What the task requires = Transcribe only the lines in the data below falling between the line with "Maine State Police" and the line with "silver sequin tube", including those two lines, and leave out any picture.

(Input data Opens)

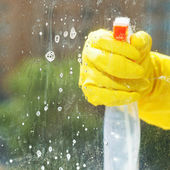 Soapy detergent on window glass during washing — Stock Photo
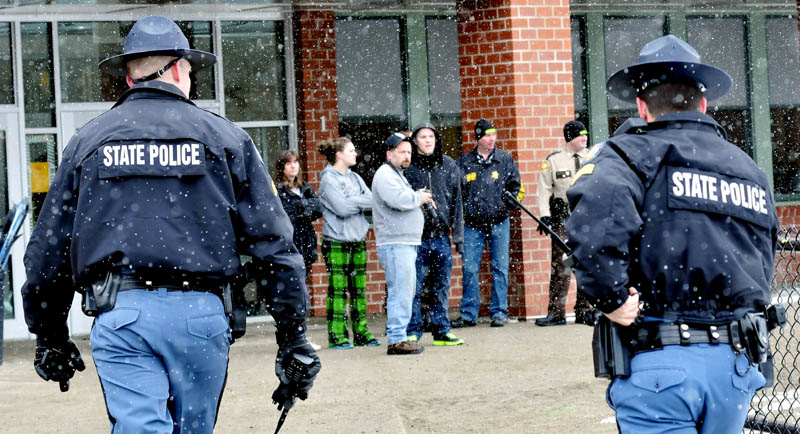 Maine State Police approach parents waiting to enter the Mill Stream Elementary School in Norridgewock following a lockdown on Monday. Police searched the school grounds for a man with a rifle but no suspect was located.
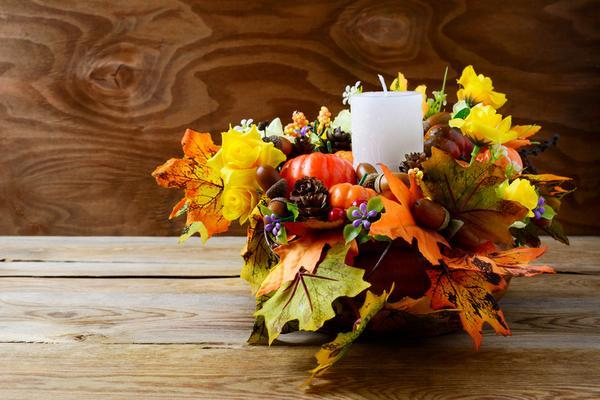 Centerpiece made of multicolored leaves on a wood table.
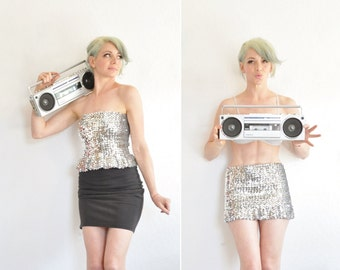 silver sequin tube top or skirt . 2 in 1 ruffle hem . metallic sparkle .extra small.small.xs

(Input data Closes)
(Input data Opens)

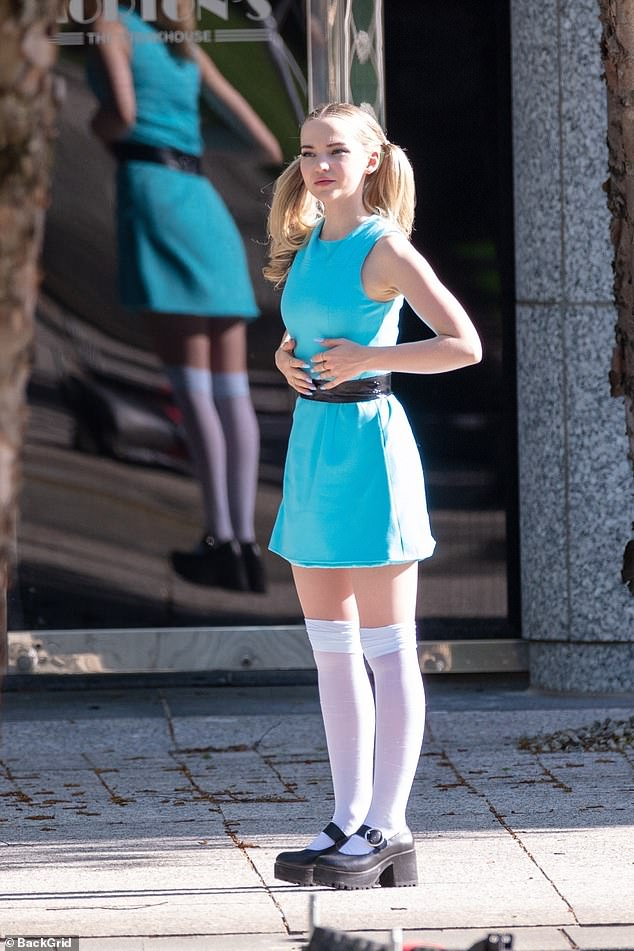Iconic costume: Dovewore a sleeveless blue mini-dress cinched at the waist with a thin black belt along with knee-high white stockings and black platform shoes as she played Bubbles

(Input data Closes)

Response box =
 Maine State Police approach parents waiting to enter the Mill Stream Elementary School in Norridgewock following a lockdown on Monday. Police searched the school grounds for a man with a rifle but no suspect was located.
 Centerpiece made of multicolored leaves on a wood table.
 silver sequin tube top or skirt . 2 in 1 ruffle hem . metallic sparkle .extra small.small.xs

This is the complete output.